----- EXTRACT

A several month battle with shingles ensued post-surgery, after which Amelia began cardio training to build stamina. Tim focused his training around weights and building upper body strength. But nothing prepared them for the altitude.

“Charlotte elevation is about 760 feet,” Tim says. “The most challenging aspect of our trek was definitely the rapid elevation ascents and the altitude. We spent many days of our journey simply acclimating before making the final push to Base Camp.”

Of the 13 days on trek, the Olds were under the stars in tents for 11, staying in rustic guest houses for only two nights.

“We had one shower in 13 days,” Amelia says. “I got used to sleeping in my clothes and waking up with frozen water bottles that were filled with hot tea only hours earlier.” 

The Olds were paired with a small group of international trekkers from locales such as Zimbabwe and the U.K. for their climb.

“It was a great group,” Amelia says. “Everyone was there for their own reasons from bucket list journeys to a father-daughter pair who wanted to share a special experience. We picked up trash every day and left the mountain in better shape than when we found it.”

Amelia said while she gained inspiration from the cancer survivors she was there to support; the physical and mental challenges were at times overwhelming.

“One day I was in my tent crying and wondering how I could continue on,” says Amelia. “One of the guides came in, wiped away my tears and told me to look back, down the mountain path we’d taken. ‘Look at all you’ve accomplished, look at what you have behind you instead of what you have ahead,’ he encouraged. That was motivating for me and helped me realize how much tougher I was then I realized.”

----------

* **WHAT IS BEING ASKED**: Summarize the trek account in two sentences. The lines that come next are taken from a different source.

----- SUPPLIED MATERIAL

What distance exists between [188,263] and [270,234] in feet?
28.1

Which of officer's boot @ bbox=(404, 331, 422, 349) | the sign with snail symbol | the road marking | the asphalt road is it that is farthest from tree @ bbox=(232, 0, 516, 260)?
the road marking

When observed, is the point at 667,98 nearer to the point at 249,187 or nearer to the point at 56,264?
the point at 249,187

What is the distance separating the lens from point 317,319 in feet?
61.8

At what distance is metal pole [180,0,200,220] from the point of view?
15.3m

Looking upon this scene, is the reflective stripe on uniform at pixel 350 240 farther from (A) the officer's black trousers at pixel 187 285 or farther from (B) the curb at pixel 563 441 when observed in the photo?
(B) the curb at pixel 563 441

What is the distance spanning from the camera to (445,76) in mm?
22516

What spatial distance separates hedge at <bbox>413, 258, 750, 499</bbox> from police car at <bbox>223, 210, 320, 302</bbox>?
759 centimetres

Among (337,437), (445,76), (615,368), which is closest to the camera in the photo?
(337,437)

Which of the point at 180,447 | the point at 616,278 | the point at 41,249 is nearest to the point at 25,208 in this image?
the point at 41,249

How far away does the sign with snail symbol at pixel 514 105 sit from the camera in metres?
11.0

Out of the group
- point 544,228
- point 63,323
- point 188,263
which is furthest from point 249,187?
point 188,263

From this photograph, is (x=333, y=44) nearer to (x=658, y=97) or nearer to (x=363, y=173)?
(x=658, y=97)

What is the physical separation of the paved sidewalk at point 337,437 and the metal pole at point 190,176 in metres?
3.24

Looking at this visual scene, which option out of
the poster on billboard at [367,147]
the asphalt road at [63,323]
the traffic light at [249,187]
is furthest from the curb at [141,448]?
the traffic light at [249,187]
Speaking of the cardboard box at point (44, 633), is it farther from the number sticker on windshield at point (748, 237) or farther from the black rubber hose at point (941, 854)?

----------

* **ANSWER BOX**: After training for stamina and strength, Amelia and Tim found the rapid elevation gains and the altitude the hardest part of their 13-day trek to Base Camp, which they spent mostly in tents alongside a small group of international trekkers. Amelia found the physical and mental challenges overwhelming at times, but a guide's advice to look back at what she had already accomplished helped her see she was tougher than she had realized.